I'm doing calculations on an air inlet (a pipe, basically), the objective being the evaluation of the total pressure losses at a certain distance. I use the pressure-based solver, steady, k-omega SST for turbulence.

I have doubts concerning the mesh I should generate: I have noticed that Fluent doesn't offer the choice between wall-law/low-Re concerning the near-wall modeling, and I assumed that it picked the appropriate model, according to the Y+ of the near-wall layer.

This extract from the Fluent User's Guide seems to confirm my hypothesis:

"The wall boundary conditions for the k equation in the k-omega models are treated in the same way as the equation is treated when enhanced wall treatments are used with the k-epsilon models. This means that all boundary conditions for wall-function meshes will correspond to the wall function approach, while for the fine meshes, the appropriate low-Reynolds number boundary conditions will be applied."

In order to generate lighter meshes, I chose the wall-law approach, and I made sure that the Y+ was always between 30 and 200, as close as possible to 30.

My professor, however, just told me that the k-omega SST model is supposed to be used only with low-Re meshes, and that If I wanted to keep the cell count low, I had to switch to the k-epsilon or standard k-omega models.
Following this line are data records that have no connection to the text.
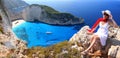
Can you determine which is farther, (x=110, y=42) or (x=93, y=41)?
(x=110, y=42)

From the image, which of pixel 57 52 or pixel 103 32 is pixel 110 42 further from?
pixel 57 52

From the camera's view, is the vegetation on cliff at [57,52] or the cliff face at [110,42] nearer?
the cliff face at [110,42]

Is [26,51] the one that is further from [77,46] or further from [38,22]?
[38,22]

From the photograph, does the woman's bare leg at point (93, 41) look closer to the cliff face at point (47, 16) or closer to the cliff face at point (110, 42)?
the cliff face at point (110, 42)

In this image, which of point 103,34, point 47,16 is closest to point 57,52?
point 103,34

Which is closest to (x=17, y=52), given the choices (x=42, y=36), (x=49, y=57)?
(x=49, y=57)

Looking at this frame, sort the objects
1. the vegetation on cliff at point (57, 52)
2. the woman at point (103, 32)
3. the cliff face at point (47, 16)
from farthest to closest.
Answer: the cliff face at point (47, 16)
the vegetation on cliff at point (57, 52)
the woman at point (103, 32)

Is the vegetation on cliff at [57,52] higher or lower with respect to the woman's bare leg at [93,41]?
lower

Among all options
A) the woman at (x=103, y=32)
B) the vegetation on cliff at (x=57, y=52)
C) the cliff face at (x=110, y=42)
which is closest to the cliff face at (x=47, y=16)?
the cliff face at (x=110, y=42)
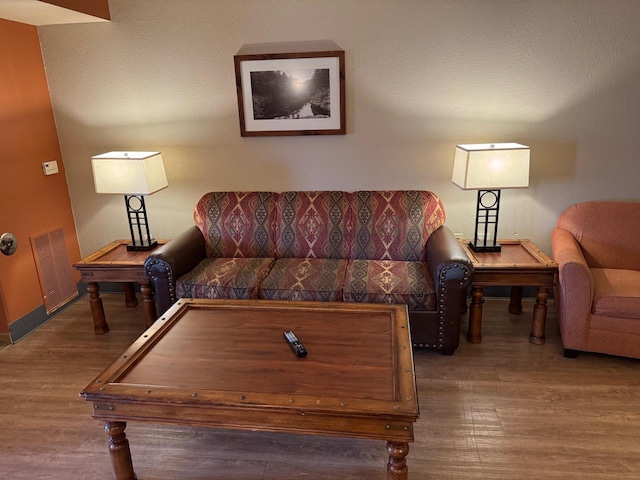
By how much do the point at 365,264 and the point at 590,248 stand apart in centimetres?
152

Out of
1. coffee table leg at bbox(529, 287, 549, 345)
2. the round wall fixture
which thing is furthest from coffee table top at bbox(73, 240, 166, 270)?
coffee table leg at bbox(529, 287, 549, 345)

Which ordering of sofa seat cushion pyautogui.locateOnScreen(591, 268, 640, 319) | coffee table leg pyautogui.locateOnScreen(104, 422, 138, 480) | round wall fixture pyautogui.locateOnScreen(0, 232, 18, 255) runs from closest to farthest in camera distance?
1. coffee table leg pyautogui.locateOnScreen(104, 422, 138, 480)
2. sofa seat cushion pyautogui.locateOnScreen(591, 268, 640, 319)
3. round wall fixture pyautogui.locateOnScreen(0, 232, 18, 255)

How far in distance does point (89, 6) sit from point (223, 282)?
6.85 feet

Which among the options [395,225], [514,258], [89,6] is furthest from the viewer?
[395,225]

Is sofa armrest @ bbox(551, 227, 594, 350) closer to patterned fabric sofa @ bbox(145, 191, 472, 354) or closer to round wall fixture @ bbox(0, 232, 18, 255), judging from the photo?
patterned fabric sofa @ bbox(145, 191, 472, 354)

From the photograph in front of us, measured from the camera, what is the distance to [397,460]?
169 centimetres

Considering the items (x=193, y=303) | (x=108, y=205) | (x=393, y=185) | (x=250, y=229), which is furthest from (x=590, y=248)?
(x=108, y=205)

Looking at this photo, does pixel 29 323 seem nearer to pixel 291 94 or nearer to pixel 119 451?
pixel 119 451

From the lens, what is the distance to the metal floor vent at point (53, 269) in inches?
136

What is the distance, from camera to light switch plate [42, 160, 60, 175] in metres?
3.50

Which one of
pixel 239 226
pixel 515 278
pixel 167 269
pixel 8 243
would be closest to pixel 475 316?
pixel 515 278

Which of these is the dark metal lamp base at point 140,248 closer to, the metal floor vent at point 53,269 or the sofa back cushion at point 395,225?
the metal floor vent at point 53,269

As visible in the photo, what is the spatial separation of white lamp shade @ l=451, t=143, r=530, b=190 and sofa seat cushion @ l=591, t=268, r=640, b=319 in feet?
2.49

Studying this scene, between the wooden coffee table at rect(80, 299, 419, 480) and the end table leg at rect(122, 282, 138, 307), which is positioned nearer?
the wooden coffee table at rect(80, 299, 419, 480)
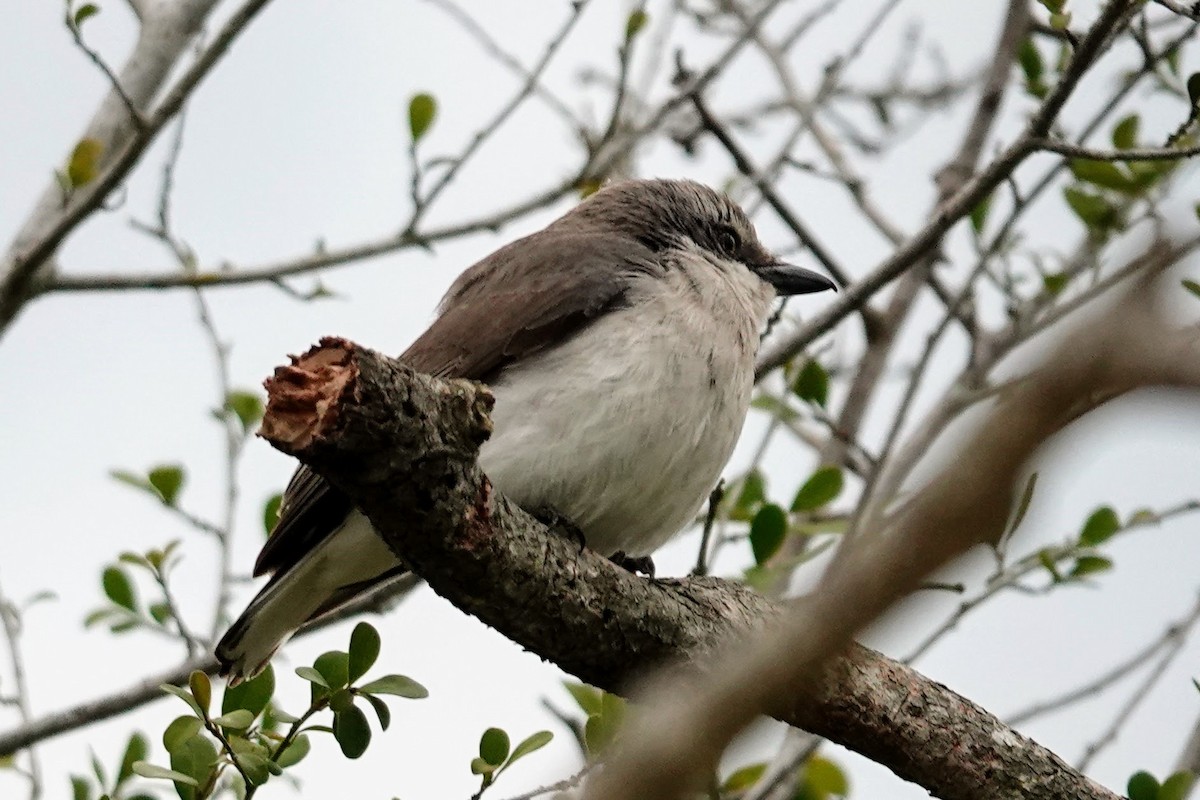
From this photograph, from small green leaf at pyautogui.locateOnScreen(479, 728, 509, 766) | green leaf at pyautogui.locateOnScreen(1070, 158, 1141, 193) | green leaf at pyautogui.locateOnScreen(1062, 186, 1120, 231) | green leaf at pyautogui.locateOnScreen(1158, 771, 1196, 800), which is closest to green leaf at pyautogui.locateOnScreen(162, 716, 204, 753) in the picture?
small green leaf at pyautogui.locateOnScreen(479, 728, 509, 766)

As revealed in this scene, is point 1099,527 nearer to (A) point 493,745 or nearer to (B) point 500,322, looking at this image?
(B) point 500,322

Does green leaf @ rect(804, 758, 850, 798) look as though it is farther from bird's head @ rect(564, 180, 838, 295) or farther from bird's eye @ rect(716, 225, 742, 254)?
bird's eye @ rect(716, 225, 742, 254)

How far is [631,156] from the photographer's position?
7594 mm

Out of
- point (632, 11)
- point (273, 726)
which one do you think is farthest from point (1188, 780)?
point (632, 11)

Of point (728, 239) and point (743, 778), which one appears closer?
point (743, 778)

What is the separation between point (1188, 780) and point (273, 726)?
2664 millimetres

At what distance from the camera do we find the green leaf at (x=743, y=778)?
5.04 metres

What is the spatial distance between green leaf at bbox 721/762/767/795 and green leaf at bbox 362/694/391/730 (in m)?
1.58

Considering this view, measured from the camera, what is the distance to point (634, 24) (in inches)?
232

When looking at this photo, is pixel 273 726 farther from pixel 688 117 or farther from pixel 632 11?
pixel 688 117

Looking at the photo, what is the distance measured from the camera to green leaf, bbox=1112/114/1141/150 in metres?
6.11

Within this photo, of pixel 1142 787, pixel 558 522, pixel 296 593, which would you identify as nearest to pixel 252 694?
pixel 296 593

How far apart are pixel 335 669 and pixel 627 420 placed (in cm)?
132

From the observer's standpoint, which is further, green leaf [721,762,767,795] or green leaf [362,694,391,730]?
A: green leaf [721,762,767,795]
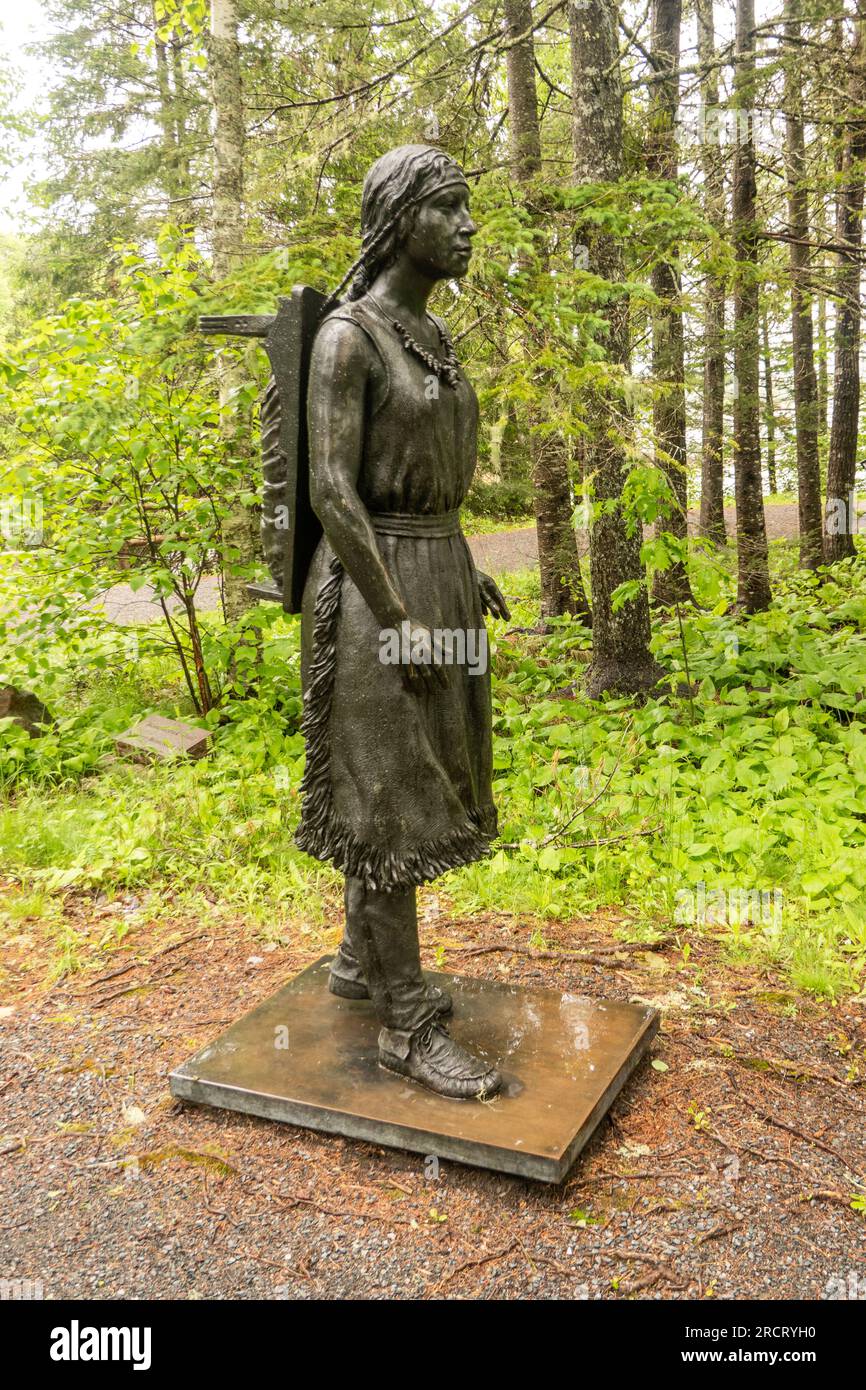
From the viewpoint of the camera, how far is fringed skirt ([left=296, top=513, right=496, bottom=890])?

I'd like to stick with the k-omega SST since it should combine the strengths of the k-epsilon and std k-omega models... could someone clarify the point concerning the meshes? Am I obliged to generate low Re grids if I want to use the K-omega SST model?

Thanks!

[Kina]

Not necessarily. The thing is that k-omega is good for near-wall modeling with a y+ of around 1 while k-epsilon is good for fully turbulent free stream flow. Thus, k-omega lacks accuracy when applied to fully turbulent farfield flow whereas k-epsilon models the near-wall region with wall functions.
The k-w SST model combines the advantages of both approaches as it includes a blending function (F1) that switches from k-w in the nearfield to k-e in the freestream flow. This is obviously also a function of the local y+ value. If you are using a y+ of 30 and the k-w SST model, you won't take advantage of the accurate boundary layer resolution of the k-w model as you would effectively only make use of the k-e model.
What I want to say is: If you are using the k-w SST model with a y+ of 30, you could also just use the realizable k-e with enhanced wall treatment as it wouldn't really make any difference.

[spellkun]

I understand, thanks a lot!

[behest]

Dear all,
I am working with Fluent and I have simulated a flat plate and the mesh is enough refine (Y+<=1). The turbulence model that I use is k-w SST and I uncheck Low-Reynolds-Number in the turbulence panel. My goal is to obtain the equation that Fluent uses for OMEGA value on the wall surface. Therefore, I compared the omega value on the plate surface obtained by Fluent and mine; but they are not the same and they are exactly different. I used this equation:
OMG=sqrt(OMG_vis^2+OMG_log^2)
OMG_vis=6*ro*(U_tau^2)/(0.075*Mu*Yplus^2)
OMG_log=ro*(U_tau^2)/(0.3*k*Mu*Yplus)

ro=dinsity
U_tau=friction velosity
Mu=viscosity
k=0.41


It would be appriciated if you help me about the equation. How can I get the same OMGA value with Fluent?